*WORK REQUIRED:* Return, character for character, the lines running from the start of the rows through the line with "120H231V130H237V133L253 130V98L250 95H237L228", both ends included. Leave the pictures out of your answer.

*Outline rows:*

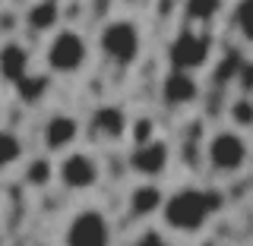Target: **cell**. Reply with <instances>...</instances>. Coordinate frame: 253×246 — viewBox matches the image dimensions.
Returning <instances> with one entry per match:
<instances>
[{
  "mask_svg": "<svg viewBox=\"0 0 253 246\" xmlns=\"http://www.w3.org/2000/svg\"><path fill=\"white\" fill-rule=\"evenodd\" d=\"M228 120H231V130H237V133L253 130V98L250 95H237L228 105Z\"/></svg>",
  "mask_w": 253,
  "mask_h": 246,
  "instance_id": "cell-18",
  "label": "cell"
},
{
  "mask_svg": "<svg viewBox=\"0 0 253 246\" xmlns=\"http://www.w3.org/2000/svg\"><path fill=\"white\" fill-rule=\"evenodd\" d=\"M231 19H234V32H237V38H241L244 44H250V47H253V0L234 3Z\"/></svg>",
  "mask_w": 253,
  "mask_h": 246,
  "instance_id": "cell-20",
  "label": "cell"
},
{
  "mask_svg": "<svg viewBox=\"0 0 253 246\" xmlns=\"http://www.w3.org/2000/svg\"><path fill=\"white\" fill-rule=\"evenodd\" d=\"M174 161V148L168 139H152V142H142V145H133L130 155H126V164H130L133 177L146 180V183H158V180L168 174Z\"/></svg>",
  "mask_w": 253,
  "mask_h": 246,
  "instance_id": "cell-8",
  "label": "cell"
},
{
  "mask_svg": "<svg viewBox=\"0 0 253 246\" xmlns=\"http://www.w3.org/2000/svg\"><path fill=\"white\" fill-rule=\"evenodd\" d=\"M79 139H83V120L76 114H70V110H54L42 123V145L47 158H60L73 152Z\"/></svg>",
  "mask_w": 253,
  "mask_h": 246,
  "instance_id": "cell-9",
  "label": "cell"
},
{
  "mask_svg": "<svg viewBox=\"0 0 253 246\" xmlns=\"http://www.w3.org/2000/svg\"><path fill=\"white\" fill-rule=\"evenodd\" d=\"M180 10H184L187 29H200V32H206V26H212V22L221 16L225 3H221V0H190V3L180 6Z\"/></svg>",
  "mask_w": 253,
  "mask_h": 246,
  "instance_id": "cell-15",
  "label": "cell"
},
{
  "mask_svg": "<svg viewBox=\"0 0 253 246\" xmlns=\"http://www.w3.org/2000/svg\"><path fill=\"white\" fill-rule=\"evenodd\" d=\"M212 57H215V41H212L209 32L184 26L168 41V70H174V73L200 76L212 63Z\"/></svg>",
  "mask_w": 253,
  "mask_h": 246,
  "instance_id": "cell-5",
  "label": "cell"
},
{
  "mask_svg": "<svg viewBox=\"0 0 253 246\" xmlns=\"http://www.w3.org/2000/svg\"><path fill=\"white\" fill-rule=\"evenodd\" d=\"M218 209H221V199L215 193L200 186H180L174 193H165V205L158 211V218H162V227L168 234L196 237L209 227V221L215 218Z\"/></svg>",
  "mask_w": 253,
  "mask_h": 246,
  "instance_id": "cell-1",
  "label": "cell"
},
{
  "mask_svg": "<svg viewBox=\"0 0 253 246\" xmlns=\"http://www.w3.org/2000/svg\"><path fill=\"white\" fill-rule=\"evenodd\" d=\"M32 73V51L19 38L0 44V82L6 85H19L22 79Z\"/></svg>",
  "mask_w": 253,
  "mask_h": 246,
  "instance_id": "cell-12",
  "label": "cell"
},
{
  "mask_svg": "<svg viewBox=\"0 0 253 246\" xmlns=\"http://www.w3.org/2000/svg\"><path fill=\"white\" fill-rule=\"evenodd\" d=\"M133 246H171V240H168V234L158 231V227H146V231L133 240Z\"/></svg>",
  "mask_w": 253,
  "mask_h": 246,
  "instance_id": "cell-22",
  "label": "cell"
},
{
  "mask_svg": "<svg viewBox=\"0 0 253 246\" xmlns=\"http://www.w3.org/2000/svg\"><path fill=\"white\" fill-rule=\"evenodd\" d=\"M0 246H3V231H0Z\"/></svg>",
  "mask_w": 253,
  "mask_h": 246,
  "instance_id": "cell-23",
  "label": "cell"
},
{
  "mask_svg": "<svg viewBox=\"0 0 253 246\" xmlns=\"http://www.w3.org/2000/svg\"><path fill=\"white\" fill-rule=\"evenodd\" d=\"M54 177H57V171H54V161L47 155H38V158H32V161L26 164V183L35 186V189L51 186Z\"/></svg>",
  "mask_w": 253,
  "mask_h": 246,
  "instance_id": "cell-17",
  "label": "cell"
},
{
  "mask_svg": "<svg viewBox=\"0 0 253 246\" xmlns=\"http://www.w3.org/2000/svg\"><path fill=\"white\" fill-rule=\"evenodd\" d=\"M89 130L101 142H121V139L130 136V114H126V107L117 105V101H105V105H98L92 110Z\"/></svg>",
  "mask_w": 253,
  "mask_h": 246,
  "instance_id": "cell-11",
  "label": "cell"
},
{
  "mask_svg": "<svg viewBox=\"0 0 253 246\" xmlns=\"http://www.w3.org/2000/svg\"><path fill=\"white\" fill-rule=\"evenodd\" d=\"M54 183L63 186L67 193H92L95 186L101 183V161L95 152H85V148H73V152L60 155L54 161Z\"/></svg>",
  "mask_w": 253,
  "mask_h": 246,
  "instance_id": "cell-7",
  "label": "cell"
},
{
  "mask_svg": "<svg viewBox=\"0 0 253 246\" xmlns=\"http://www.w3.org/2000/svg\"><path fill=\"white\" fill-rule=\"evenodd\" d=\"M89 60H92V47H89V38L79 29L63 26L44 44V73L47 76L73 79L79 73H85Z\"/></svg>",
  "mask_w": 253,
  "mask_h": 246,
  "instance_id": "cell-3",
  "label": "cell"
},
{
  "mask_svg": "<svg viewBox=\"0 0 253 246\" xmlns=\"http://www.w3.org/2000/svg\"><path fill=\"white\" fill-rule=\"evenodd\" d=\"M60 243L63 246H114V224L101 209L83 205L63 224Z\"/></svg>",
  "mask_w": 253,
  "mask_h": 246,
  "instance_id": "cell-6",
  "label": "cell"
},
{
  "mask_svg": "<svg viewBox=\"0 0 253 246\" xmlns=\"http://www.w3.org/2000/svg\"><path fill=\"white\" fill-rule=\"evenodd\" d=\"M158 139V126L152 117H130V142L133 145H142V142Z\"/></svg>",
  "mask_w": 253,
  "mask_h": 246,
  "instance_id": "cell-21",
  "label": "cell"
},
{
  "mask_svg": "<svg viewBox=\"0 0 253 246\" xmlns=\"http://www.w3.org/2000/svg\"><path fill=\"white\" fill-rule=\"evenodd\" d=\"M203 158L215 177H234L250 161V142L244 133L231 130V126H221V130L209 133V139L203 145Z\"/></svg>",
  "mask_w": 253,
  "mask_h": 246,
  "instance_id": "cell-4",
  "label": "cell"
},
{
  "mask_svg": "<svg viewBox=\"0 0 253 246\" xmlns=\"http://www.w3.org/2000/svg\"><path fill=\"white\" fill-rule=\"evenodd\" d=\"M47 85H51V76H42V73H29L26 79H22L19 85H16V95H19L26 105H38V101L47 95Z\"/></svg>",
  "mask_w": 253,
  "mask_h": 246,
  "instance_id": "cell-19",
  "label": "cell"
},
{
  "mask_svg": "<svg viewBox=\"0 0 253 246\" xmlns=\"http://www.w3.org/2000/svg\"><path fill=\"white\" fill-rule=\"evenodd\" d=\"M146 51V32L133 16H111L98 29V54L111 67L130 70L136 67Z\"/></svg>",
  "mask_w": 253,
  "mask_h": 246,
  "instance_id": "cell-2",
  "label": "cell"
},
{
  "mask_svg": "<svg viewBox=\"0 0 253 246\" xmlns=\"http://www.w3.org/2000/svg\"><path fill=\"white\" fill-rule=\"evenodd\" d=\"M22 155H26V148H22V139L16 136L10 126L0 123V174H3V171H13L16 164L22 161Z\"/></svg>",
  "mask_w": 253,
  "mask_h": 246,
  "instance_id": "cell-16",
  "label": "cell"
},
{
  "mask_svg": "<svg viewBox=\"0 0 253 246\" xmlns=\"http://www.w3.org/2000/svg\"><path fill=\"white\" fill-rule=\"evenodd\" d=\"M165 205V189L158 183H146V180H139V183L130 186V196H126V211H130L133 218L146 221V218H155L158 211H162Z\"/></svg>",
  "mask_w": 253,
  "mask_h": 246,
  "instance_id": "cell-13",
  "label": "cell"
},
{
  "mask_svg": "<svg viewBox=\"0 0 253 246\" xmlns=\"http://www.w3.org/2000/svg\"><path fill=\"white\" fill-rule=\"evenodd\" d=\"M158 95H162V105L171 107V110H184V107H193L203 95V85H200V76H190V73H168L162 76V85H158Z\"/></svg>",
  "mask_w": 253,
  "mask_h": 246,
  "instance_id": "cell-10",
  "label": "cell"
},
{
  "mask_svg": "<svg viewBox=\"0 0 253 246\" xmlns=\"http://www.w3.org/2000/svg\"><path fill=\"white\" fill-rule=\"evenodd\" d=\"M22 19H26V29L32 32V35H47L51 38L57 29H63V6L54 3V0L29 3L26 13H22Z\"/></svg>",
  "mask_w": 253,
  "mask_h": 246,
  "instance_id": "cell-14",
  "label": "cell"
}]
</instances>
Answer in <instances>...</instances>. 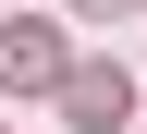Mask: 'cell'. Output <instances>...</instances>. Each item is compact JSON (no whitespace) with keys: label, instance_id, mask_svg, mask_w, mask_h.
Wrapping results in <instances>:
<instances>
[{"label":"cell","instance_id":"1","mask_svg":"<svg viewBox=\"0 0 147 134\" xmlns=\"http://www.w3.org/2000/svg\"><path fill=\"white\" fill-rule=\"evenodd\" d=\"M0 85H74L61 37H49V25H0Z\"/></svg>","mask_w":147,"mask_h":134},{"label":"cell","instance_id":"2","mask_svg":"<svg viewBox=\"0 0 147 134\" xmlns=\"http://www.w3.org/2000/svg\"><path fill=\"white\" fill-rule=\"evenodd\" d=\"M61 110H74V134H110V122H123V110H135V85L86 61V73H74V85H61Z\"/></svg>","mask_w":147,"mask_h":134},{"label":"cell","instance_id":"3","mask_svg":"<svg viewBox=\"0 0 147 134\" xmlns=\"http://www.w3.org/2000/svg\"><path fill=\"white\" fill-rule=\"evenodd\" d=\"M74 12H135V0H74Z\"/></svg>","mask_w":147,"mask_h":134}]
</instances>
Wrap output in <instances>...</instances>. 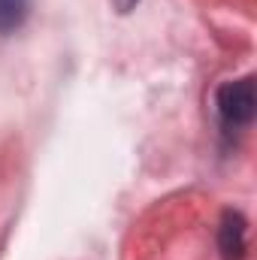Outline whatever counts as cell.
<instances>
[{"label":"cell","instance_id":"3","mask_svg":"<svg viewBox=\"0 0 257 260\" xmlns=\"http://www.w3.org/2000/svg\"><path fill=\"white\" fill-rule=\"evenodd\" d=\"M30 12V0H0V37L15 34Z\"/></svg>","mask_w":257,"mask_h":260},{"label":"cell","instance_id":"4","mask_svg":"<svg viewBox=\"0 0 257 260\" xmlns=\"http://www.w3.org/2000/svg\"><path fill=\"white\" fill-rule=\"evenodd\" d=\"M139 0H115V6H118V12H130L133 6H136Z\"/></svg>","mask_w":257,"mask_h":260},{"label":"cell","instance_id":"2","mask_svg":"<svg viewBox=\"0 0 257 260\" xmlns=\"http://www.w3.org/2000/svg\"><path fill=\"white\" fill-rule=\"evenodd\" d=\"M218 251L221 260H245L248 254V221L239 209H224L218 224Z\"/></svg>","mask_w":257,"mask_h":260},{"label":"cell","instance_id":"1","mask_svg":"<svg viewBox=\"0 0 257 260\" xmlns=\"http://www.w3.org/2000/svg\"><path fill=\"white\" fill-rule=\"evenodd\" d=\"M215 109L221 118V127L227 133L233 130H245L254 121L257 112V85L254 76H242L233 82H224L215 91Z\"/></svg>","mask_w":257,"mask_h":260}]
</instances>
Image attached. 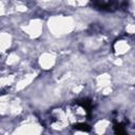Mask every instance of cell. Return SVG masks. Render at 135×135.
I'll use <instances>...</instances> for the list:
<instances>
[{"label": "cell", "instance_id": "cell-1", "mask_svg": "<svg viewBox=\"0 0 135 135\" xmlns=\"http://www.w3.org/2000/svg\"><path fill=\"white\" fill-rule=\"evenodd\" d=\"M91 6L97 11H102V12H114L117 7L118 4L115 0L111 1H103V0H92L91 1Z\"/></svg>", "mask_w": 135, "mask_h": 135}, {"label": "cell", "instance_id": "cell-2", "mask_svg": "<svg viewBox=\"0 0 135 135\" xmlns=\"http://www.w3.org/2000/svg\"><path fill=\"white\" fill-rule=\"evenodd\" d=\"M76 104L80 105L82 109L85 110L86 114H88V117L91 116V113H92V110H93V103H92V100L90 98H81V99H78L75 101Z\"/></svg>", "mask_w": 135, "mask_h": 135}, {"label": "cell", "instance_id": "cell-3", "mask_svg": "<svg viewBox=\"0 0 135 135\" xmlns=\"http://www.w3.org/2000/svg\"><path fill=\"white\" fill-rule=\"evenodd\" d=\"M72 128H73L74 130L82 131V132H90V131H91V127H90L88 123H84V122L74 123V124H72Z\"/></svg>", "mask_w": 135, "mask_h": 135}, {"label": "cell", "instance_id": "cell-4", "mask_svg": "<svg viewBox=\"0 0 135 135\" xmlns=\"http://www.w3.org/2000/svg\"><path fill=\"white\" fill-rule=\"evenodd\" d=\"M113 130H114V132H115L116 134H124V133H126V130H124V123L114 121Z\"/></svg>", "mask_w": 135, "mask_h": 135}]
</instances>
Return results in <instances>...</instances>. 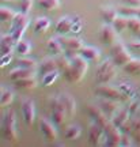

*RESULT:*
Target: **cell**. Reply with <instances>...</instances>. Coordinate frame: 253×246 — viewBox matches the image dimensions.
Returning <instances> with one entry per match:
<instances>
[{
  "mask_svg": "<svg viewBox=\"0 0 253 246\" xmlns=\"http://www.w3.org/2000/svg\"><path fill=\"white\" fill-rule=\"evenodd\" d=\"M228 120H231V130H237V133L253 130V98L250 95H237L228 105Z\"/></svg>",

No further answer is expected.